WASHINGTON, DC – Congressman Austin Scott (GA-08), a Member of the House Armed Services Committee (HASC), released the below statement on House passage of the National Defense Authorization Act (NDAA) for Fiscal Year 2020 (H.R. 2500):

“This time last year, we passed the National Defense Authorization act for the 58th consecutive year, by an overwhelming bipartisan vote of 351 to 66. Historically, the NDAA has stood as a piece of legislation that unifies Democrats and Republicans and shows the world how America values the security of our nation, the men and women of the Department of Defense and their families, and the important job they do protecting us in a dangerous world. However, this year House Democrats decided to end that bipartisan tradition.

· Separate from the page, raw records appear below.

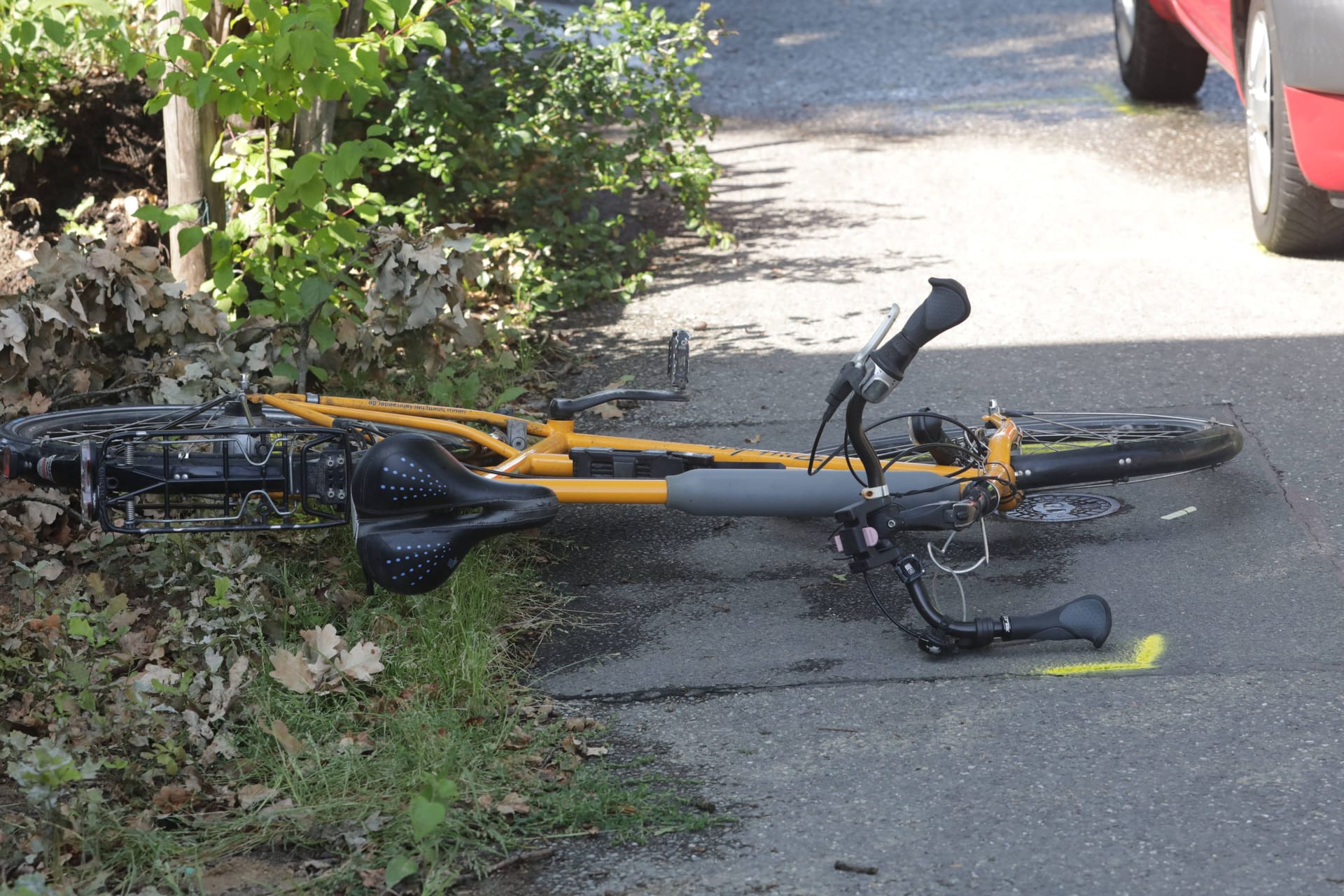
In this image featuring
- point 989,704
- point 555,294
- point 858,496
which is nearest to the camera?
point 989,704

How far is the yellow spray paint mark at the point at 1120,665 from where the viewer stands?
3.52 m

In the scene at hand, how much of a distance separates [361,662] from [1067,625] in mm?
1797

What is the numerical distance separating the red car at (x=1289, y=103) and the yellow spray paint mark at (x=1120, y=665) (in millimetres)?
3181

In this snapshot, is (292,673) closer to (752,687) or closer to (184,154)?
(752,687)

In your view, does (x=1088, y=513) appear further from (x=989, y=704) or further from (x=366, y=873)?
(x=366, y=873)

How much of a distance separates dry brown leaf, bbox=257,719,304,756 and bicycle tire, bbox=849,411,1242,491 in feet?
6.44

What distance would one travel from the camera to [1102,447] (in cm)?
417

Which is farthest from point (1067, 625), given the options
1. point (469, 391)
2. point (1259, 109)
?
point (1259, 109)

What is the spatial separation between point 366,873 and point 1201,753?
1.84 m

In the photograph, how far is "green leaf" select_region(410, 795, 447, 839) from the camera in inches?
109

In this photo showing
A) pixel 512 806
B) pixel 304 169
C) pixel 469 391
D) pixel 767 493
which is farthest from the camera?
pixel 469 391

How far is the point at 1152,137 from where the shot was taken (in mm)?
9242

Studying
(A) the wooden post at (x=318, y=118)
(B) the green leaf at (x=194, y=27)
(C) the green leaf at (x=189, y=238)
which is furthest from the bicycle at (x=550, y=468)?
(A) the wooden post at (x=318, y=118)

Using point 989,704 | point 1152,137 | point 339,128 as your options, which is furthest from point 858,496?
point 1152,137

“After a twenty-one-hour markup in Armed Services Committee when our Democratic counterparts decided to use their majority to push partisan amendments without any compromise, I voted against the NDAA in Committee for the first time in my career. At that time, I voiced my concern of the need to eliminate the partisan amendments and craft an NDAA that promotes America’s national security priorities. 

“Because House Democrats are using the NDAA as a platform to push far-left progressive policies and pacify their far-left Members, they will hamstring the Department of Defense’s ability to effectively counter serious national security threats. Their grand-standing will hinder the security of our nation and put a strain on our troops, their families, and our veterans.

“Fortunately, the Senate crafted and passed an overwhelmingly bipartisan NDAA by a vote of 86 to 8. I hope that the Conference Report more closely reflects the tradition of bipartisanship with regard to our nation’s national security which I look forward to being able to support.”

The NDAA sets Department of Defense (DOD) policies and authorizes funding levels for defense programs. The NDAA was passed out of Committee on June 14 largely along partisan lines by a vote of 33-24. Today, the bill passed the House by a vote of 220 to 197.